PROBLEM TO WORK ON →
Copy each of the following items word for word, with nothing changed, added, or left out.

Collection entries:
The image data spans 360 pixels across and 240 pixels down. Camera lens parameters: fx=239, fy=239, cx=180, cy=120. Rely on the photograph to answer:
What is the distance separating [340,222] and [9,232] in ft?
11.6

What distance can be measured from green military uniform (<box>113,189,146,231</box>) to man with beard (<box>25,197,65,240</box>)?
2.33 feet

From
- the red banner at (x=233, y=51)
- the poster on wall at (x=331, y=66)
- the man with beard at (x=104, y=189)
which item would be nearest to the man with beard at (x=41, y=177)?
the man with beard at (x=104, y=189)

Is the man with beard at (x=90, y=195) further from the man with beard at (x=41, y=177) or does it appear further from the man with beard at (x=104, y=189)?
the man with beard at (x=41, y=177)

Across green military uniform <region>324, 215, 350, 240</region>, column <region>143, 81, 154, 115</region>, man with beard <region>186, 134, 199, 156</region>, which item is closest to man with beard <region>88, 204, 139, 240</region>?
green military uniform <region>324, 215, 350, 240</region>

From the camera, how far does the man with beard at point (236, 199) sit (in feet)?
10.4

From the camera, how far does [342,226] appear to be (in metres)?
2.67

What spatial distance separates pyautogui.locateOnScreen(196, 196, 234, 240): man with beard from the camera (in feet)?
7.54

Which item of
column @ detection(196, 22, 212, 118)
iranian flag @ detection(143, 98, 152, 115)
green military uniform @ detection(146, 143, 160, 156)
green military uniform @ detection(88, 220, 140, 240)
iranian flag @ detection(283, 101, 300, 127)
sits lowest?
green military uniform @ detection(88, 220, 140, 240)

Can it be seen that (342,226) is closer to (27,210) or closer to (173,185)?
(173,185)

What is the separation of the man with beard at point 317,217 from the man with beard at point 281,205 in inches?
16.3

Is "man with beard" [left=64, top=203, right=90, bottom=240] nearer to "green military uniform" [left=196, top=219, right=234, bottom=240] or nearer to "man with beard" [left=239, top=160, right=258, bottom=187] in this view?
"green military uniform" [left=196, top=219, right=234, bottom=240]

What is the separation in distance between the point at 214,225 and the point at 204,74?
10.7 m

CORRECT ANSWER →
The image data spans 360 pixels across and 240 pixels down. Camera lens parameters: fx=239, fy=239, cx=180, cy=120. Rely on the photograph to answer:
What is the distance separating [340,222] and [9,232] in ft?
11.6

What distance can be measured from green military uniform (<box>113,189,146,231</box>) to man with beard (<box>25,197,65,240</box>)?
2.33 feet

From
- the red banner at (x=233, y=51)
- the poster on wall at (x=331, y=66)
- the man with beard at (x=104, y=189)
which item would be nearest to the man with beard at (x=41, y=177)?
the man with beard at (x=104, y=189)

Is the man with beard at (x=90, y=195) further from the man with beard at (x=41, y=177) or does it appear further from the man with beard at (x=104, y=189)?
the man with beard at (x=41, y=177)

Across green military uniform <region>324, 215, 350, 240</region>, column <region>143, 81, 154, 115</region>, man with beard <region>186, 134, 199, 156</region>, which item is closest to man with beard <region>88, 204, 139, 240</region>?
green military uniform <region>324, 215, 350, 240</region>

From the camera, how far does the man with beard at point (236, 199) sit (in feet)?
10.4

From the camera, how far does [342,226] appear to be (in metres)?
2.67

What spatial distance separates pyautogui.locateOnScreen(196, 196, 234, 240): man with beard from the camera (in feet)?
7.54

Which item of
column @ detection(196, 22, 212, 118)
iranian flag @ detection(143, 98, 152, 115)
green military uniform @ detection(146, 143, 160, 156)
green military uniform @ detection(88, 220, 140, 240)
iranian flag @ detection(283, 101, 300, 127)
sits lowest?
green military uniform @ detection(88, 220, 140, 240)

Can it be seen that (342,226) is closer to (27,210) or closer to (173,185)?
(173,185)

What is the separation of the man with beard at point 317,217 from the man with beard at point 281,205 in inches?
16.3

Is "man with beard" [left=64, top=203, right=90, bottom=240] nearer to "green military uniform" [left=196, top=219, right=234, bottom=240] or nearer to "man with beard" [left=239, top=160, right=258, bottom=187] in this view?
"green military uniform" [left=196, top=219, right=234, bottom=240]

What is the separation in distance between the point at 214,225 and the point at 204,74?
10.7 m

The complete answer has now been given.